Blooming season short; flowers one and one-eighth inches across, white; borne on lateral buds and spurs, singly or in pairs; pedicels three-quarters inch long, pubescent, greenish; calyx-tube green, campanulate, pubescent, with a swollen ring at the base; calyx-lobes above medium in width, obtuse, pubescent on both surfaces, glandular-serrate, slightly reflexed; petals broadly obovate, crenate, tapering below to short, broad claws; anthers yellowish; filaments three-eighths inch long; pistil glabrous, longer than the stamens; stigma large.

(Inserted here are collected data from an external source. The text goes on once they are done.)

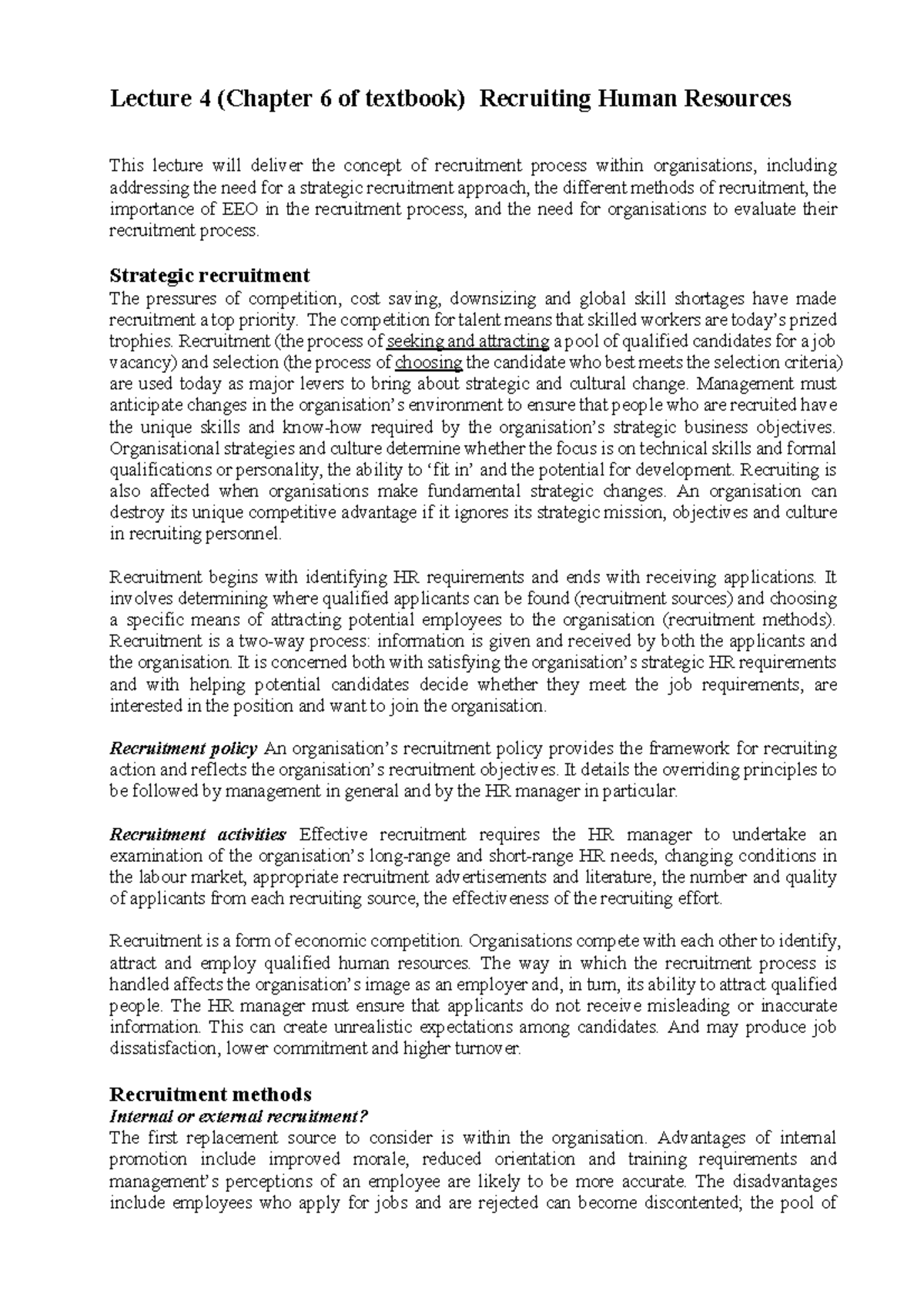 Lecture 4 (Chapter 6 of textbook) Recruiting Human Resources

This lecture will deliver the concept of recruitment process within organisations, including addressing the need for a strategic recruitment approach, the different methods of recruitment, the importance of EEO in the recruitment process, and the need for organisations to evaluate their recruitment process.

Strategic recruitment
The pressures of competition, cost saving, downsizing and global skill shortages have made recruitment a top priority. The competition for talent means that skilled workers are today's prized trophies. Recruitment (the process of seeking and attracting a pool of qualified candidates for a job vacancy) and selection (the process of choosing the candidate who best meets the selection criteria) are used today as major levers to bring about strategic and cultural change. Management must anticipate changes in the organisation's environment to ensure that people who are recruited have the unique skills and know-how required by the organisation's strategic business objectives. Organisational strategies and culture determine whether the focus is on technical skills and formal qualifications or personality, the ability to 'fit in' and the potential for development. Recruiting is also affected when organisations make fundamental strategic changes. An organisation can destroy its unique competitive advantage if it ignores its strategic mission, objectives and culture in recruiting personnel.

Recruitment begins with identifying HR requirements and ends with receiving applications. It involves determining where qualified applicants can be found (recruitment sources) and choosing a specific means of attracting potential employees to the organisation (recruitment methods). Recruitment is a two-way process: information is given and received by both the applicants and the organisation. It is concerned both with satisfying the organisation's strategic HR requirements and with helping potential candidates decide whether they meet the job requirements, are interested in the position and want to join the organisation.

Recruitment policy An organisation's recruitment policy provides the framework for recruiting action and reflects the organisation's recruitment objectives. It details the overriding principles to be followed by management in general and by the HR manager in particular.

Recruitment activities Effective recruitment requires the HR manager to undertake an examination of the organisation's long-range and short-range HR needs, changing conditions in the labour market, appropriate recruitment advertisements and literature, the number and quality of applicants from each recruiting source, the effectiveness of the recruiting effort.

Recruitment is a form of economic competition. Organisations compete with each other to identify, attract and employ qualified human resources. The way in which the recruitment process is handled affects the organisation's image as an employer and, in turn, its ability to attract qualified people. The HR manager must ensure that applicants do not receive misleading or inaccurate information. This can create unrealistic expectations among candidates. And may produce job dissatisfaction, lower commitment and higher turnover.

Recruitment methods
Internal or external recruitment?
The first replacement source to consider is within the organisation. Advantages of internal promotion include improved morale, reduced orientation and training requirements and management's perceptions of an employee are likely to be more accurate. The disadvantages include employees who apply for jobs and are rejected can become discontented; the pool of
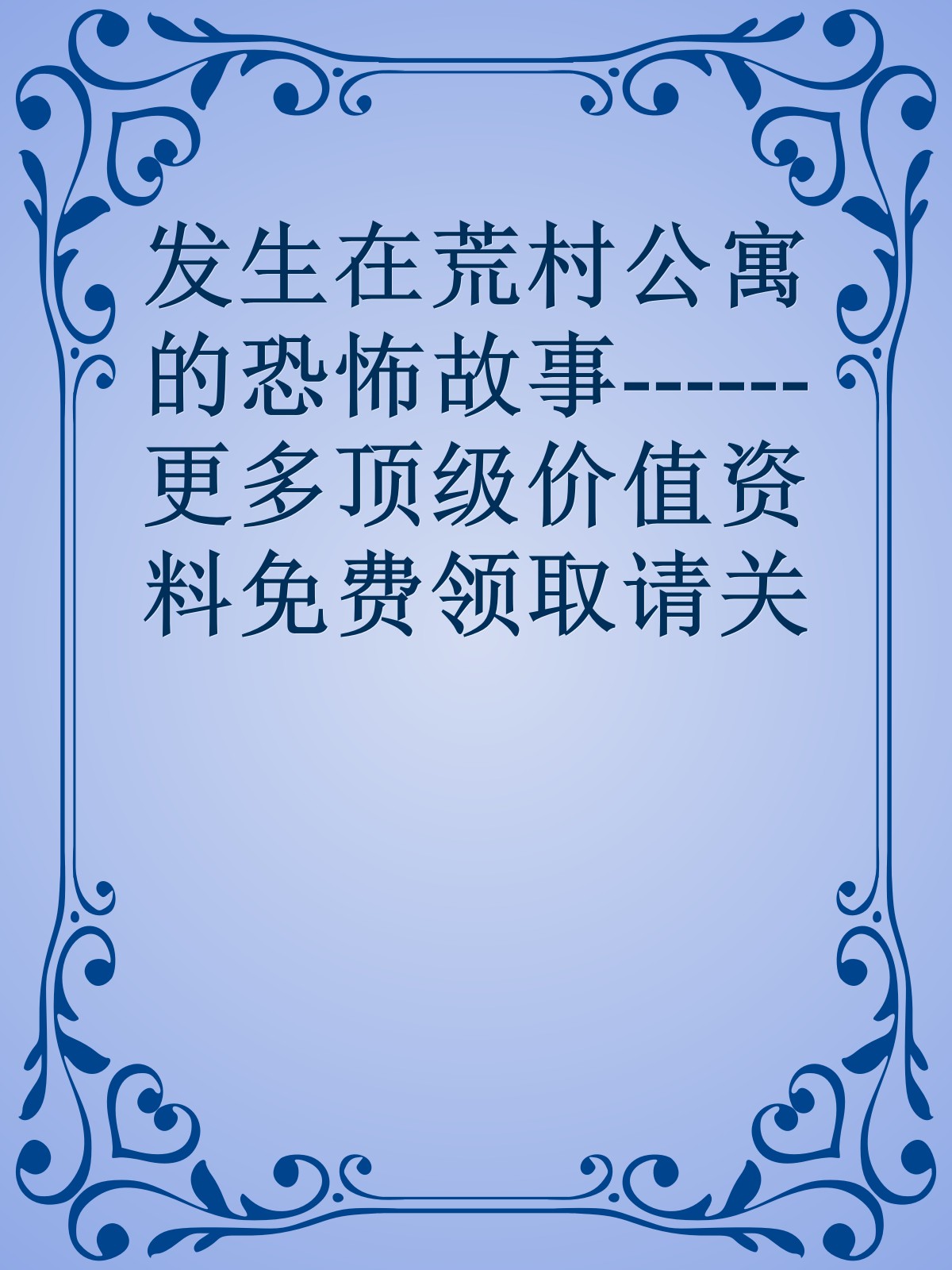 发生在荒村公寓的恐怖故事------更多顶级价值资料免费领取请关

Fruit intermediate in time and length of ripening season; one and nine-sixteenths inches in diameter, oval or slightly ovate, compressed, halves equal; cavity very shallow and narrow, abrupt; suture shallow, often a line; apex roundish or depressed; color dull greenish-yellow, with obscure green streaks, mottled and sometimes faintly tinged red on the sunny side, overspread with thick bloom; dots numerous, small, grayish, obscure, clustered about the apex; stem three-quarters inch long, pubescent, adhering well to the fruit; skin thin, tender, separating readily; flesh golden-yellow, juicy, firm but tender, sweet, mild; good to very good; stone nearly free, one inch by five-eighths inch in size, oval, flattened, with pitted surfaces; rather blunt at the base becoming acute in the largest fruits, very blunt at the apex; ventral suture wide, ridged; dorsal suture widely and deeply grooved.